Fast forward to the real world and I’ve been told there was a time when newspapers had consumer advocates columns where readers would send in their complaints against businesses and the columnist would try and resolve the problem. In the beginning, the letters would be edited to only say “When I went into Business X to return a defective TV...... But soon these columns named names of both good and bad businesses.

Like the nature scenes in Soylent Green, these consumer columns are long gone. A governmental consumer advocate (yes, they did once exist) is just a dusty memory.

Which brings me to Movie Monday and movie reviewers of the past. I read that Pauline Kael was considered one of the best after I had donated my library reject copies of her reviews. Now, I only have 5001 Nights at the Movies by her. So in these short, witty, concisely full of knowledge reviews I have only a small sample of her greatness.

I did keep my battered copy of Agee on Film (where do I get these books?) and just last night I read his review of Double Idemnity. Wow! These people could write. But also, they might possibly not be able to even get jobs as reviewers in today’s absurd movie reviews market.

I like Roger Ebert. But he’s no James Agee. It’s like comparing Dickens turn of phrases to Michael Ondaatje’s. Agee writes like a well-wore pair of slippers; with a comfortable cadence. He writes for the beauty of the words not for the effect of them.

Maybe only lit majors can understand what I’m trying to say. Maybe that brand of writing is over. But if only for the historical importance, try to take a look at Kael and Agee at least. Like Heston you may say: I never knew it was like this.

And now on to my feeble movie review. Hanging my head in the presence of giants (but obviously not hanging it far enough since I still have the chutzpah to post it) here is my offering for Movie Monday.

Burn After Reading is written by the Coen Brothers as a macabre, existential rendition of Shakespeare’s Much Ado About Nothing. And I can see Shakespeare scratching his head as he watched Clooney’s “love” machine and said: Man, they say I was bawdry.

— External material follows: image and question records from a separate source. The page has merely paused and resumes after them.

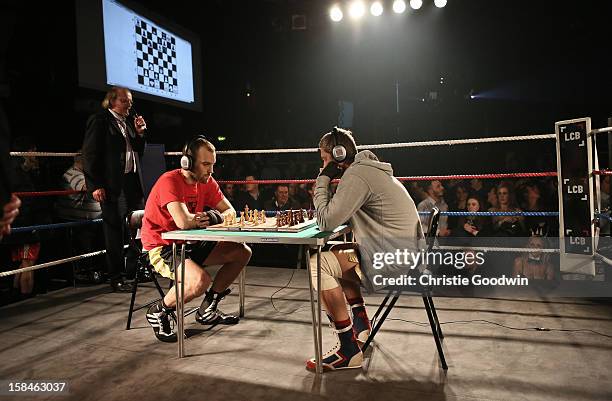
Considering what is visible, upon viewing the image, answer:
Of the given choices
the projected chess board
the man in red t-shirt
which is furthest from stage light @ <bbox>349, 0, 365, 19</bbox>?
the man in red t-shirt

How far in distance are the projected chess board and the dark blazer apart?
5.06 feet

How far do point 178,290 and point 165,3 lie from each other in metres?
4.25

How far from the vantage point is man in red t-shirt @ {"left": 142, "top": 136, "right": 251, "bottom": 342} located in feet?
6.83

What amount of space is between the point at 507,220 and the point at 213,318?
256cm

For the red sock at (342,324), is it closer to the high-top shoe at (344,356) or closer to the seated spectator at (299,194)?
the high-top shoe at (344,356)

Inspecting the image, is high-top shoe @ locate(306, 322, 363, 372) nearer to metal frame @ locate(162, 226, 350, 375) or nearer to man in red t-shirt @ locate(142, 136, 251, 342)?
metal frame @ locate(162, 226, 350, 375)

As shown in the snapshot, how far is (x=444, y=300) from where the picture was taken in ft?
9.14

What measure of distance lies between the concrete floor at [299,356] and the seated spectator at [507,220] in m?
0.98

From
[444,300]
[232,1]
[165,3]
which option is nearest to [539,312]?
[444,300]

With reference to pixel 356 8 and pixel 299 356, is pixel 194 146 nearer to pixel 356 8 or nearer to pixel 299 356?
pixel 299 356

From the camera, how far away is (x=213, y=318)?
2414 millimetres

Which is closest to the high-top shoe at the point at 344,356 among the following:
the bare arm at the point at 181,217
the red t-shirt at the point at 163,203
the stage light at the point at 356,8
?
the bare arm at the point at 181,217

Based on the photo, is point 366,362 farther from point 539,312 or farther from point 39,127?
point 39,127

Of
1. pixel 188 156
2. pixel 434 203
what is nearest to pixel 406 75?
pixel 434 203
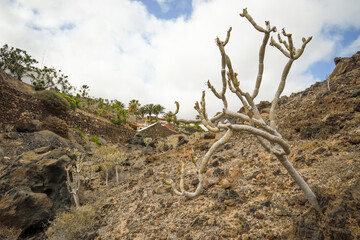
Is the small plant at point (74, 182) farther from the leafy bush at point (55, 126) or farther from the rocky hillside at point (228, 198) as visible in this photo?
the leafy bush at point (55, 126)

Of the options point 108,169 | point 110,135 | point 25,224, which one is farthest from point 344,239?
point 110,135

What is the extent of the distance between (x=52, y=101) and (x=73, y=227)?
19005mm

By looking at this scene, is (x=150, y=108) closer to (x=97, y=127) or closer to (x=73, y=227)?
(x=97, y=127)

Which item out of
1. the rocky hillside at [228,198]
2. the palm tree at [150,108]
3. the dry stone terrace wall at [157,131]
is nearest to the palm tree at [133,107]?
the palm tree at [150,108]

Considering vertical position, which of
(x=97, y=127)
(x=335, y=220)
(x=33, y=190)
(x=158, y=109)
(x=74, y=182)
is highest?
(x=158, y=109)

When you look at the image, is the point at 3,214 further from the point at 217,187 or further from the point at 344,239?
the point at 344,239

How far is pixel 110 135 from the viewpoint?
1064 inches

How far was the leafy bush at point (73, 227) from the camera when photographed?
5.73 metres

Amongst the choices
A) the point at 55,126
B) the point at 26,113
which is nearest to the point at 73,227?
the point at 55,126

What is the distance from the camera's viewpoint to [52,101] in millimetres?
20531

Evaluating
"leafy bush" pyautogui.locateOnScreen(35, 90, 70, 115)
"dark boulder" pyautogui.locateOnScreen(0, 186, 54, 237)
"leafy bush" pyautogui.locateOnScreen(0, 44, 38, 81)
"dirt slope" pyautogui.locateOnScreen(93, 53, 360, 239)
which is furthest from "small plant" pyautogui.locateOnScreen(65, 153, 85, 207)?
"leafy bush" pyautogui.locateOnScreen(0, 44, 38, 81)

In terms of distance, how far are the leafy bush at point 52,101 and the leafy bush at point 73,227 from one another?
58.8 feet

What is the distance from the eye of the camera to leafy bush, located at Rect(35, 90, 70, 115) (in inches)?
793

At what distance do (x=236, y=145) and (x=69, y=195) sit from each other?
7.89 metres
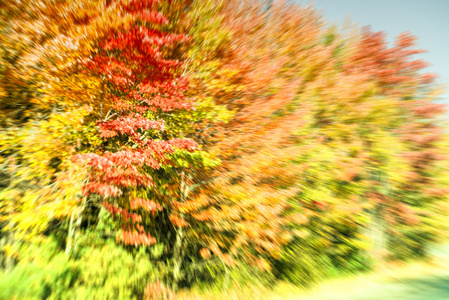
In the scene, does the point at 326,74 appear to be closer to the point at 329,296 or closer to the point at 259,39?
the point at 259,39

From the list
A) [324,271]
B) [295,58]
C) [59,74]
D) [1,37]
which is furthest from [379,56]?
[1,37]

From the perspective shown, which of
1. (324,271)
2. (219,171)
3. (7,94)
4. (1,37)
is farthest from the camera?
(324,271)

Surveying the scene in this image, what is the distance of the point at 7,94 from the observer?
18.1 feet

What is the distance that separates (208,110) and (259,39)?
103 inches

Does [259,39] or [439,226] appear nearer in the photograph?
[259,39]

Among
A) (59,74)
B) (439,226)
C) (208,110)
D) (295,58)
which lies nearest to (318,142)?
(295,58)

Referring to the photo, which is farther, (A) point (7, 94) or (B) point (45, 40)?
(A) point (7, 94)

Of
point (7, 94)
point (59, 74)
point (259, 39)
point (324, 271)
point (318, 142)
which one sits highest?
point (259, 39)

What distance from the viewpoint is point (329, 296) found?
22.2ft

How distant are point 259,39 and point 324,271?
7417 mm

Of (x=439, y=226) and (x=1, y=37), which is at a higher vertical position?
(x=1, y=37)

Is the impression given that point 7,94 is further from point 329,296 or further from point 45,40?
point 329,296

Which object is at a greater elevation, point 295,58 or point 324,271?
point 295,58

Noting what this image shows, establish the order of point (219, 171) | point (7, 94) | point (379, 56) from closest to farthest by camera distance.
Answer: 1. point (7, 94)
2. point (219, 171)
3. point (379, 56)
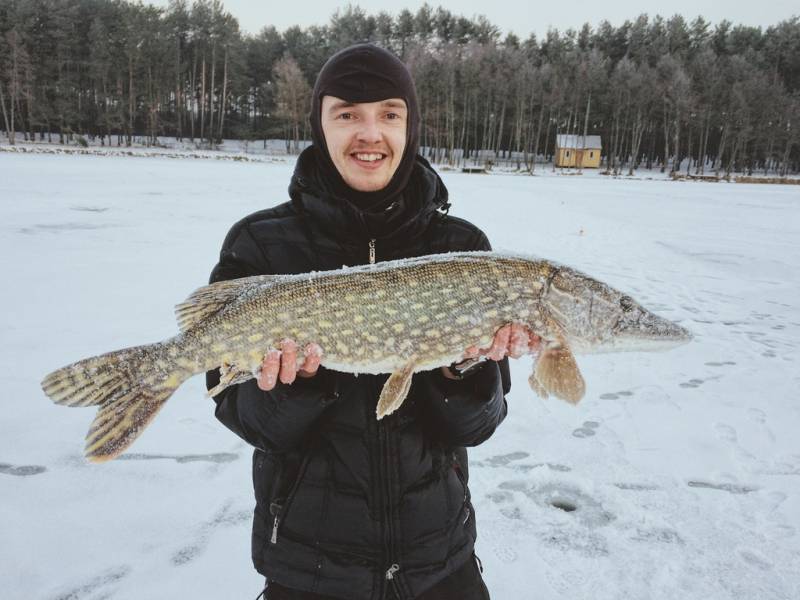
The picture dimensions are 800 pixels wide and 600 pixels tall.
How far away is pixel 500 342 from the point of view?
1.75 m

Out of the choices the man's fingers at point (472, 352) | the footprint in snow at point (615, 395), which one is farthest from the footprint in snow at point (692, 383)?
the man's fingers at point (472, 352)

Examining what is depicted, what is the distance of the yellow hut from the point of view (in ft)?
143

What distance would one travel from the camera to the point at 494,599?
80.4 inches

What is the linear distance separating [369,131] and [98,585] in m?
1.97

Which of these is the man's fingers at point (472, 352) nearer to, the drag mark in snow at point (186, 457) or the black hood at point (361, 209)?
the black hood at point (361, 209)

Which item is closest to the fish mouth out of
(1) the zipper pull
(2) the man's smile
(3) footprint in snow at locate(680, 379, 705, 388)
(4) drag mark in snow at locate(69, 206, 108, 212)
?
(2) the man's smile

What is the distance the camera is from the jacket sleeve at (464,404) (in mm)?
1609

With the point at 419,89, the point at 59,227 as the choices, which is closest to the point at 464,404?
the point at 59,227

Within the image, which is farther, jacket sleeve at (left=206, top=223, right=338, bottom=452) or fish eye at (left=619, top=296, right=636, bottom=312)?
fish eye at (left=619, top=296, right=636, bottom=312)

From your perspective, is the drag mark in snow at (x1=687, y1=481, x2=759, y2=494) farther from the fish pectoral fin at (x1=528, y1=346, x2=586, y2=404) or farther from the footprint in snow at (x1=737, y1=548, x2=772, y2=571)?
the fish pectoral fin at (x1=528, y1=346, x2=586, y2=404)

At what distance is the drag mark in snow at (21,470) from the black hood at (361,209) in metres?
2.00

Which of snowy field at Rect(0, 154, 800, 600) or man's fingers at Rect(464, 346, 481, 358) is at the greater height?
man's fingers at Rect(464, 346, 481, 358)

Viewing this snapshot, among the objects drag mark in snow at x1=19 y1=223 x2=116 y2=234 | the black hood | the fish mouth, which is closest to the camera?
the black hood

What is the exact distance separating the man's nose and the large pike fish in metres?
0.43
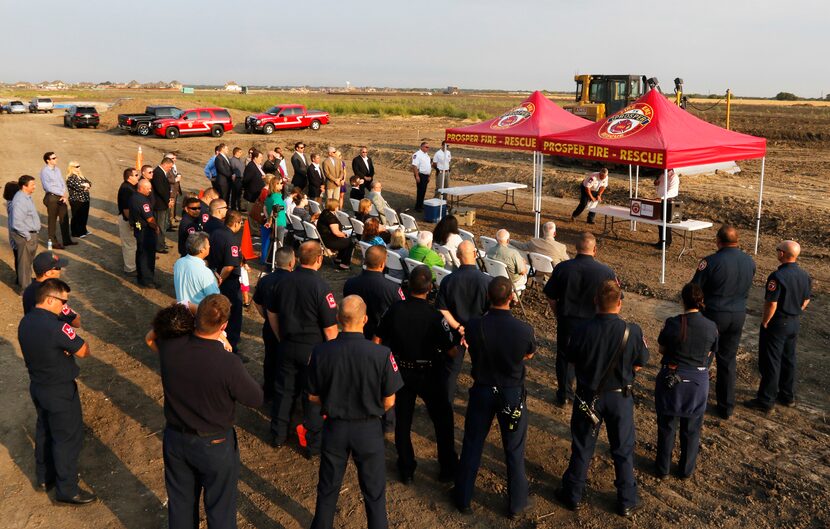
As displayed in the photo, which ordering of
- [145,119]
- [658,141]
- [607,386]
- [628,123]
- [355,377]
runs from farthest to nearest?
[145,119] → [628,123] → [658,141] → [607,386] → [355,377]

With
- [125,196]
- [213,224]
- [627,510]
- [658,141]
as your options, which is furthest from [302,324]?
[658,141]

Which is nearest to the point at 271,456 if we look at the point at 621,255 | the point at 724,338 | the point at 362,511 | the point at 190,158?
the point at 362,511

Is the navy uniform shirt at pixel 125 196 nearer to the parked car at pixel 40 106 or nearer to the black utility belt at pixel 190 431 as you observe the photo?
the black utility belt at pixel 190 431

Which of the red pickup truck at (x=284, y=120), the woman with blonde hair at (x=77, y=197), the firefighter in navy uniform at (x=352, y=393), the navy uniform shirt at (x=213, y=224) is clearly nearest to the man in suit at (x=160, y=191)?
the woman with blonde hair at (x=77, y=197)

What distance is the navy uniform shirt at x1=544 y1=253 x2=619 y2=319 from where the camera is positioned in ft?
18.2

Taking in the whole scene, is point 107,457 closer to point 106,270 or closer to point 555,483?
point 555,483

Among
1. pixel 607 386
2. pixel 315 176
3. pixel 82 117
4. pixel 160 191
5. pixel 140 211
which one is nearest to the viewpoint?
pixel 607 386

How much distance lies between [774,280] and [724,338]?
2.29 feet

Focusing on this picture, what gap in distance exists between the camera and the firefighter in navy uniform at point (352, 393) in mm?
3766

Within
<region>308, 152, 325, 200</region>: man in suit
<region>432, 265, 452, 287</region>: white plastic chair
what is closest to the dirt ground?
<region>432, 265, 452, 287</region>: white plastic chair

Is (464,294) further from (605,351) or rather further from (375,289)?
(605,351)

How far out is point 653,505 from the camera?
4.66m

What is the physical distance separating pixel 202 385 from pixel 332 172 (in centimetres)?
1058

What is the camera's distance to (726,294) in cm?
571
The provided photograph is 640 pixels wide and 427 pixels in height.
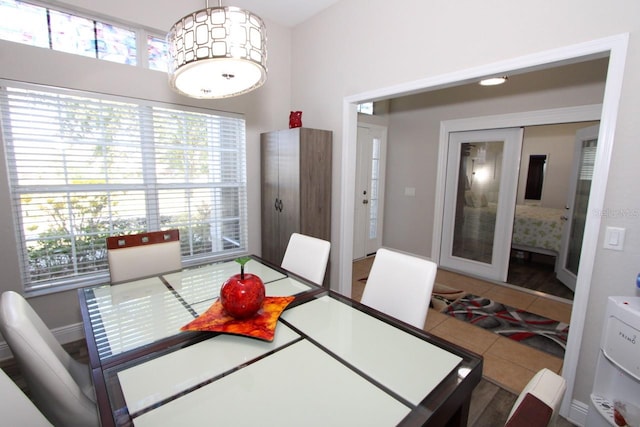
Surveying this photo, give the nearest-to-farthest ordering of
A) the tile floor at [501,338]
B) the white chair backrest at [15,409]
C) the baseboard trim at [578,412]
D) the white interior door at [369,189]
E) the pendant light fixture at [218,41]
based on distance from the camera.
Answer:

Now, that’s bawdry.

From the beginning, they’re a deus ex machina so I guess you could say that in the parallel universe where the Coens think and make movies, this one has a happy ending.

It’s over the top acting which is appropriate for the plot; acting easy even for the hammiest actors, which these aren’t. Playing against type you have Clooney and Pitt mugging wildly but good editing pulls them from the screen before their histrionics upset the plot. (Though McDormand starts to become annoying –unusual for her – before she pulls back into a believable display of grief.)

The plot in summary: A CIA agent after being disciplined for drinking, quits and decides to write his memoirs. Due to a mix-up, his memoir CD disk winds up in the hands of dim-witted gym instructor played by Brad Pitt who, with the help of the another gym instructor, decides to blackmail the agent. When the agent just punches Pitt in the nose, they decide on option number two: selling the disk to the Russians. (Any one who knows a Coen movie knows there is a lot more involved. But it was nice of the Coens to explain how the McGuffin CD disk winds up at the gym.)

Spoiler: People die in this movie; people you care about; nice people. I told you it was existential. That is, existential except for the part where your deus is always there to clean up the messy stuff. Existentialists definitely do not have deuses.

You need good writing for this type of comedy to fly and you get it. You need a trim, fast, convoluted plot and you get this also, with extra emphasis on the convoluted.

Will you remember the theme? This thing has a theme? As the CIA official ruminates: What did we learn from all this? Beats me.

Will you remember the plot? Of course: The Big Lebowski; Fargo; O, Brother, Where Art Thou? Raising Arizona. If you’ve seen any of these Coen movies there is at least one plot point that stays with you. (Raising Arizonza: the baby in the middle of the highway.)

So enjoy the movie as it is presented; but remember Shakespeare meant it when he wrote: (It’s) much ado about nothing.